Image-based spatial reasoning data
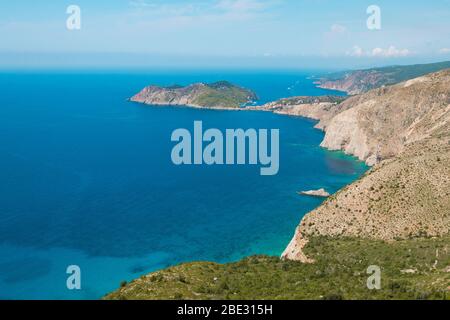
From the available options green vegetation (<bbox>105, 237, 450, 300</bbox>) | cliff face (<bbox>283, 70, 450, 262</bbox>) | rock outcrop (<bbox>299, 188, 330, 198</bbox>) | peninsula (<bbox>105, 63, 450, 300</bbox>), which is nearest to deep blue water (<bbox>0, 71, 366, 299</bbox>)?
rock outcrop (<bbox>299, 188, 330, 198</bbox>)

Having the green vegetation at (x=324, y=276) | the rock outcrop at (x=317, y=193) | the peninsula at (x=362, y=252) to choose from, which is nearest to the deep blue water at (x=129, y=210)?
the rock outcrop at (x=317, y=193)

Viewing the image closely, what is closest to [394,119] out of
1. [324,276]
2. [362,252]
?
[362,252]

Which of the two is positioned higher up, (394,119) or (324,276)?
(394,119)

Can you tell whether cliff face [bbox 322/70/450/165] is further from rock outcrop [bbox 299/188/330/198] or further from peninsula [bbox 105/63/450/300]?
rock outcrop [bbox 299/188/330/198]

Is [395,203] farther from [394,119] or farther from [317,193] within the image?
[394,119]

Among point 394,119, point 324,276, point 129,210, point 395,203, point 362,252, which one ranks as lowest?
point 129,210

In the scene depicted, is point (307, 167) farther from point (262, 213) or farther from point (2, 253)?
point (2, 253)

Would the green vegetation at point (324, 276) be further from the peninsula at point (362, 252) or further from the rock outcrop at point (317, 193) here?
the rock outcrop at point (317, 193)
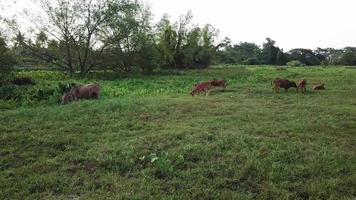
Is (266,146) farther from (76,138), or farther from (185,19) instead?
A: (185,19)

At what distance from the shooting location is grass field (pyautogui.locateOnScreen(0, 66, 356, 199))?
574 centimetres

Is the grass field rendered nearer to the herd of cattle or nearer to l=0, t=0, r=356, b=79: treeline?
the herd of cattle

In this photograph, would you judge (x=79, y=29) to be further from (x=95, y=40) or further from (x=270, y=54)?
(x=270, y=54)

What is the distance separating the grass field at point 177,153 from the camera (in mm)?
5738

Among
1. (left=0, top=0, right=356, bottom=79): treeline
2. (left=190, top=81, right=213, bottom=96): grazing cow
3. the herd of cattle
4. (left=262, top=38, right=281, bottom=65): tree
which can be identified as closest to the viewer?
the herd of cattle

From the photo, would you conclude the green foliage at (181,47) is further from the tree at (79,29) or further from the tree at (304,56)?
the tree at (304,56)

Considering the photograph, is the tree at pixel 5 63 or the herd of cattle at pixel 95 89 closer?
the herd of cattle at pixel 95 89

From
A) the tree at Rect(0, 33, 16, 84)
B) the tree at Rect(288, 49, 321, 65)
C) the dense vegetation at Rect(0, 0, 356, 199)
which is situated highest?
the tree at Rect(0, 33, 16, 84)

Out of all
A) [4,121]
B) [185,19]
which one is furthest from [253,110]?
[185,19]

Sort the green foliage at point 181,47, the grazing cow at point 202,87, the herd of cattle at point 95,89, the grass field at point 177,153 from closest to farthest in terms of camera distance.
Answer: the grass field at point 177,153 < the herd of cattle at point 95,89 < the grazing cow at point 202,87 < the green foliage at point 181,47

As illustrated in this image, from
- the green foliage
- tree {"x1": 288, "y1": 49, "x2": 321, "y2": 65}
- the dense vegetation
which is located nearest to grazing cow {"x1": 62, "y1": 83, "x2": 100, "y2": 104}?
the dense vegetation

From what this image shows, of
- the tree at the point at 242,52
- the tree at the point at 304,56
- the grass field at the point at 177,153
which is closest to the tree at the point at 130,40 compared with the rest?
the grass field at the point at 177,153

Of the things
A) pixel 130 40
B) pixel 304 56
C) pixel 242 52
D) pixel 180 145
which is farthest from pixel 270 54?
pixel 180 145

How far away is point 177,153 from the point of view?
23.2 feet
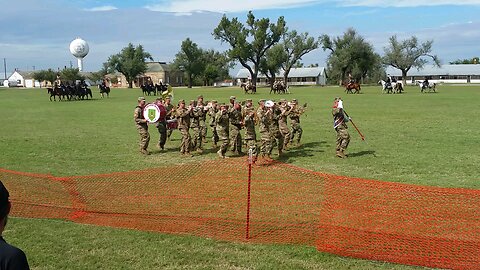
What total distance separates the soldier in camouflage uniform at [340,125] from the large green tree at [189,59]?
9333cm

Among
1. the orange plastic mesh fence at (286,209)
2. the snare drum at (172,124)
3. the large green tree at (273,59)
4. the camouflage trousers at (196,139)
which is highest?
the large green tree at (273,59)

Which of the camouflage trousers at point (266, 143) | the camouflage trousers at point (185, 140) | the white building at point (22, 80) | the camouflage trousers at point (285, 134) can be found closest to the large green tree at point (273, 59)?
the white building at point (22, 80)

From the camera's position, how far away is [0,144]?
16734mm

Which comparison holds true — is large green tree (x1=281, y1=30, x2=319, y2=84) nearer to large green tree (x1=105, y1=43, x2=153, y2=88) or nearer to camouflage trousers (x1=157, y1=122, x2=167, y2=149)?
large green tree (x1=105, y1=43, x2=153, y2=88)

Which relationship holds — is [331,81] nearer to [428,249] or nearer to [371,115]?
[371,115]

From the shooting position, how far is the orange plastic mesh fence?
6.80m

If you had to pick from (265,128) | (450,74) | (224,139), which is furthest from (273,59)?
(265,128)

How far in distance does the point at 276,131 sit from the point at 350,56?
8153cm

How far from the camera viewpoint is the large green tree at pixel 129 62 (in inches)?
3969

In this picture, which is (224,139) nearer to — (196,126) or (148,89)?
(196,126)

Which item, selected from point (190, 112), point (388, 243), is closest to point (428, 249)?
point (388, 243)

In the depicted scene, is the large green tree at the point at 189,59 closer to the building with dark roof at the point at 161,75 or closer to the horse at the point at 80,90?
the building with dark roof at the point at 161,75

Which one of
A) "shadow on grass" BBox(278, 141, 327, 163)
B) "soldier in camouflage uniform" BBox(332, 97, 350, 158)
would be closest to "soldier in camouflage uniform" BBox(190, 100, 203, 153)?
"shadow on grass" BBox(278, 141, 327, 163)

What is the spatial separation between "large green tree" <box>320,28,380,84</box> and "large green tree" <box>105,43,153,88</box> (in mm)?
39670
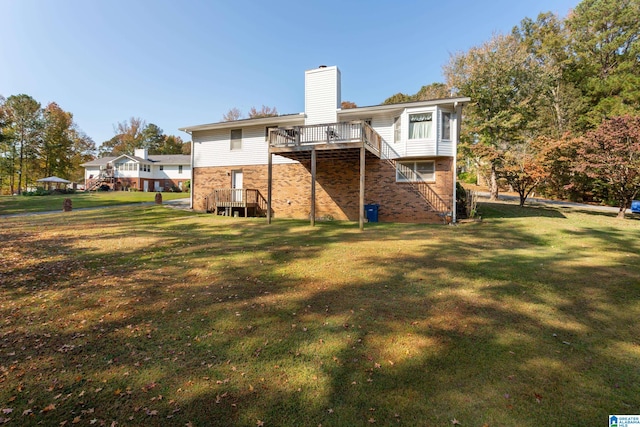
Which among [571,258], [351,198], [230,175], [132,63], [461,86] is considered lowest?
[571,258]

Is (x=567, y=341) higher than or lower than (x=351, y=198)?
lower

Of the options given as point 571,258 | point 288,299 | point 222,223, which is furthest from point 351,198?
point 288,299

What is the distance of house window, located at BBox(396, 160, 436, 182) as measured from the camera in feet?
50.4

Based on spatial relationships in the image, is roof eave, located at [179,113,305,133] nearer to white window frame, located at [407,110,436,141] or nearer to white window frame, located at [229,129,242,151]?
white window frame, located at [229,129,242,151]

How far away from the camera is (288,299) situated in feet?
17.5

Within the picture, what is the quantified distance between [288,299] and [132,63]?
17.6 m

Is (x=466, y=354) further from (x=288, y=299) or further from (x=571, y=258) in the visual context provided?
(x=571, y=258)

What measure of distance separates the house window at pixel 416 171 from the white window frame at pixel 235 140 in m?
9.77

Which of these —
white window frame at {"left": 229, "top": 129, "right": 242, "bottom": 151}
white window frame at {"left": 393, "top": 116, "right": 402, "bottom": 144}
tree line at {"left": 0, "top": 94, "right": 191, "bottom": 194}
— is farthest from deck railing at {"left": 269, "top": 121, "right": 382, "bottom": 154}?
tree line at {"left": 0, "top": 94, "right": 191, "bottom": 194}

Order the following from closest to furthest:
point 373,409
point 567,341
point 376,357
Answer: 1. point 373,409
2. point 376,357
3. point 567,341

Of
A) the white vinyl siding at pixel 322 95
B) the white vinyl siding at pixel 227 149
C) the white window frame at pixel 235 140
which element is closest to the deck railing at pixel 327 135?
the white vinyl siding at pixel 322 95

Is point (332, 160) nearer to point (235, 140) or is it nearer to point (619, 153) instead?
point (235, 140)

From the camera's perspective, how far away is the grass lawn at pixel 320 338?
9.42ft

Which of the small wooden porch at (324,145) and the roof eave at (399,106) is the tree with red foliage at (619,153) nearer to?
the roof eave at (399,106)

WORK INSTRUCTIONS: Reproduce every one of the records above word for word, omitting the pictures.

OUTPUT:
From the available options green vegetation (<bbox>105, 237, 450, 300</bbox>) | cliff face (<bbox>283, 70, 450, 262</bbox>) | rock outcrop (<bbox>299, 188, 330, 198</bbox>) | peninsula (<bbox>105, 63, 450, 300</bbox>), which is nearest to deep blue water (<bbox>0, 71, 366, 299</bbox>)?
rock outcrop (<bbox>299, 188, 330, 198</bbox>)

Having the green vegetation at (x=324, y=276) | the rock outcrop at (x=317, y=193) | the peninsula at (x=362, y=252) to choose from, which is nearest to the deep blue water at (x=129, y=210)?
the rock outcrop at (x=317, y=193)

Viewing the image closely, what is closest to [394,119] out of
1. [324,276]
2. [362,252]
?
[362,252]

Which of the two is positioned higher up, (394,119) or (324,276)?
(394,119)

Can you tell whether cliff face [bbox 322/70/450/165] is further from rock outcrop [bbox 299/188/330/198] or further from peninsula [bbox 105/63/450/300]?
rock outcrop [bbox 299/188/330/198]

Is [395,203] farther from [394,119] or farther from [317,193] within the image?
[394,119]

Among point 394,119, point 324,276, point 129,210, point 395,203, point 362,252, which one ranks as lowest?
point 129,210

In the scene depicted, is point (307, 167) farther from point (262, 213) or farther from point (2, 253)?
point (2, 253)

Would the green vegetation at point (324, 276) be further from the peninsula at point (362, 252) or further from the rock outcrop at point (317, 193) here?
the rock outcrop at point (317, 193)
Is (266,146) farther from (76,138), or farther from (185,19) instead?
A: (185,19)

At what distance from the shooting location is grass field (pyautogui.locateOnScreen(0, 66, 356, 199))?
574 centimetres

Is the grass field rendered nearer to the herd of cattle or nearer to l=0, t=0, r=356, b=79: treeline?
the herd of cattle

In this photograph, would you judge (x=79, y=29) to be further from (x=95, y=40) or further from (x=270, y=54)?
(x=270, y=54)

What is the distance separating the grass field at point 177,153 from the camera (in mm)?
5738

Among
1. (left=0, top=0, right=356, bottom=79): treeline
2. (left=190, top=81, right=213, bottom=96): grazing cow
3. the herd of cattle
4. (left=262, top=38, right=281, bottom=65): tree
which can be identified as closest to the viewer?
the herd of cattle

From the photo, would you conclude the green foliage at (181,47) is further from the tree at (79,29) or further from the tree at (304,56)?
the tree at (304,56)

Considering the photograph, is the tree at pixel 5 63 or the herd of cattle at pixel 95 89 closer?
the herd of cattle at pixel 95 89

From
A) the tree at Rect(0, 33, 16, 84)
B) the tree at Rect(288, 49, 321, 65)
C) the dense vegetation at Rect(0, 0, 356, 199)
which is situated highest?
the tree at Rect(0, 33, 16, 84)

Out of all
A) [4,121]
B) [185,19]
which one is furthest from [253,110]?
[185,19]

Sort the green foliage at point 181,47, the grazing cow at point 202,87, the herd of cattle at point 95,89, the grass field at point 177,153 from closest to farthest in terms of camera distance.
Answer: the grass field at point 177,153 < the herd of cattle at point 95,89 < the grazing cow at point 202,87 < the green foliage at point 181,47

As illustrated in this image, from
- the green foliage
- tree {"x1": 288, "y1": 49, "x2": 321, "y2": 65}
- the dense vegetation
which is located nearest to grazing cow {"x1": 62, "y1": 83, "x2": 100, "y2": 104}?
the dense vegetation

From what this image shows, of
- the tree at the point at 242,52
- the tree at the point at 304,56
- the grass field at the point at 177,153
which is closest to the tree at the point at 130,40 compared with the rest?
the grass field at the point at 177,153

Of the things
A) pixel 130 40
B) pixel 304 56
C) pixel 242 52
D) pixel 180 145
which is farthest from pixel 270 54?
pixel 180 145

How far away is point 177,153 from the point of view?
23.2 feet
What total distance separates the soldier in camouflage uniform at [340,125] from the large green tree at [189,59]?
9333cm

Among
1. the orange plastic mesh fence at (286,209)
2. the snare drum at (172,124)
3. the large green tree at (273,59)
4. the camouflage trousers at (196,139)
which is highest?
the large green tree at (273,59)

Which of the camouflage trousers at point (266, 143) | the camouflage trousers at point (185, 140) | the white building at point (22, 80) | the camouflage trousers at point (285, 134) can be found closest to the large green tree at point (273, 59)?
the white building at point (22, 80)

From the camera's position, how far away is [0,144]?
16734mm

Which comparison holds true — is large green tree (x1=281, y1=30, x2=319, y2=84) nearer to large green tree (x1=105, y1=43, x2=153, y2=88) or nearer to camouflage trousers (x1=157, y1=122, x2=167, y2=149)?
large green tree (x1=105, y1=43, x2=153, y2=88)

Which relationship holds — is [331,81] nearer to [428,249] or nearer to [371,115]?
[371,115]

From the shooting position, how far is the orange plastic mesh fence?
6.80m

If you had to pick from (265,128) | (450,74) | (224,139), which is furthest from (273,59)?
(265,128)

How far in distance does the point at 276,131 sit from the point at 350,56?
8153cm

How far from the camera viewpoint is the large green tree at pixel 129 62 (in inches)?
3969

In this picture, which is (224,139) nearer to — (196,126) or (148,89)?
(196,126)

Which item, selected from point (190, 112), point (388, 243), is closest to point (428, 249)?
point (388, 243)

In the depicted scene, is the large green tree at the point at 189,59 closer to the building with dark roof at the point at 161,75 or closer to the horse at the point at 80,90?
the building with dark roof at the point at 161,75

Which one of
A) "shadow on grass" BBox(278, 141, 327, 163)
B) "soldier in camouflage uniform" BBox(332, 97, 350, 158)
would be closest to "soldier in camouflage uniform" BBox(190, 100, 203, 153)?
"shadow on grass" BBox(278, 141, 327, 163)

What is the spatial separation between "large green tree" <box>320,28,380,84</box> and "large green tree" <box>105,43,153,88</box> (in mm)?
39670
Which among [571,258], [351,198], [230,175], [132,63], [461,86] is considered lowest?
[571,258]

Is (x=567, y=341) higher than or lower than (x=351, y=198)?
lower

Of the options given as point 571,258 | point 288,299 | point 222,223, which is furthest from point 351,198?
point 288,299

What is the distance of house window, located at BBox(396, 160, 436, 182) as measured from the camera in feet?
50.4

Based on spatial relationships in the image, is roof eave, located at [179,113,305,133] nearer to white window frame, located at [407,110,436,141] or nearer to white window frame, located at [229,129,242,151]?
white window frame, located at [229,129,242,151]

How far away from the camera is (288,299) situated in feet?
17.5

Within the picture, what is the quantified distance between [288,299] and [132,63]?
17.6 m

Is (x=466, y=354) further from (x=288, y=299) or further from (x=571, y=258) in the visual context provided?
(x=571, y=258)

What measure of distance separates the house window at pixel 416 171 from the white window frame at pixel 235 140 in m?
9.77

Which of these —
white window frame at {"left": 229, "top": 129, "right": 242, "bottom": 151}
white window frame at {"left": 393, "top": 116, "right": 402, "bottom": 144}
tree line at {"left": 0, "top": 94, "right": 191, "bottom": 194}
— is farthest from deck railing at {"left": 269, "top": 121, "right": 382, "bottom": 154}?
tree line at {"left": 0, "top": 94, "right": 191, "bottom": 194}

Order the following from closest to furthest:
point 373,409
point 567,341
point 376,357
Answer: 1. point 373,409
2. point 376,357
3. point 567,341

Of
A) the white vinyl siding at pixel 322 95
B) the white vinyl siding at pixel 227 149
C) the white window frame at pixel 235 140
which element is closest to the deck railing at pixel 327 135?
the white vinyl siding at pixel 322 95

Is point (332, 160) nearer to point (235, 140) or is it nearer to point (619, 153) instead?
point (235, 140)

From the camera's perspective, how far away is the grass lawn at pixel 320 338?
9.42ft

Which of the small wooden porch at (324,145) and the roof eave at (399,106) is the tree with red foliage at (619,153) nearer to?
the roof eave at (399,106)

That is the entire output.